First kind of information have been around in nature all time during the evolution but it was not constant because every change in nature affects that.

Second kind is the information a living object have gathered in evolutionary path and uses that. For example in a cell it is cells understanding of environment and reacting to them and cell have this in its DNA.

So what happens in the evolution is that the second kind of information gets more and more using the first kind. Sometimes it doesn't need it and forget it and sometimes it uses that for millions of years.

I make an example to clarify what I think: Seasons in nature used to be something that human 15000 years ago couldn't identify as a periodic action in a year. So coming of spring was a very informatics event for them as starting life again. So seasons is an information in the nature but because we understand periodic nature of it now it meas we also have this information. Trees found out this fact millions of years ago and adapted themselves.

Even these days there is many events in climate change that we can not understand and they are informatics for us. With trying to evolve our understand of these we make our information more.


After this example we need to measure this information. The best point to start is to look at DNA as a basic information center of cell and try to find a measure for unpredictability of DNA region.

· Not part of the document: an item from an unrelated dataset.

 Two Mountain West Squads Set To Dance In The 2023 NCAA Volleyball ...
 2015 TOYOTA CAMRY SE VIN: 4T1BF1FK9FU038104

Because we don't have the generator of the DNA we need to rely on the samples that we have from this source of uncertainty.

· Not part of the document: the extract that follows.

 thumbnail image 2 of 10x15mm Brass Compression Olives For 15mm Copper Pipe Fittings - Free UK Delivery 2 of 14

So to start, we need to look at same region in human gene for different persons and try to estimate the properties of the generator and this will give us how much informative is that generator.

To get these sequences I need to use a data base. But I am not sure if I can get this kind of data from the websites in the assignment part.


What can I do in Project. Oct 29

I can participate in genome interaction project with helping in studying and understanding the interaction rules to use statistical models and try to find the best matching algorithms. We can also redefine our problem and try to find a new model for gene interactions because we are going to add more futures onto our project which definitely needs different modeling and design. Also I can help in designing a part to use the information and cluster it over time which it gets information to train itself as a machine learning project to predict about a new question that we ask it.

Because the genes are not the only factor that play essential rules we also need to design our core to be adaptive to add any kind of information that user likes about his or her diet weight and etc. The core should use a real time clustering for data which helps us to have instant prediction for any user also data base will get accurate over time based on user reports. Real time processing of data in different cores will helps us to distribute complexity in a kind of parallel way and we don't need to be worried of high complexity.


Decision and inference Box. Nov 10th

With learning process I mean updating some parameters for a model. we can choose more parameters that can also choose one model among some models and the update that model. and this paparmeters dimension will grow bigger and bigger.

Two good properties that our decision process needs:

1) Flexible for adding a new model to check(Or flexible to add parameters)

2) Ability to update the parameters with just using a new experiment result(I mean it doesn't need all data again.)


For a given case study we can:

i) Make our initial model space based on models that already exist for that case study.

ii) Write a program to fit the data and find the goodness of fit for all the model and find the best model.(This can be done with methods like Maximum likelihood or just exhaustive search.)

iii) Use algorithms to design an updating approach using recursive estimation methods.(This can be done with Kalman filtering idea because we will have noise in our data.)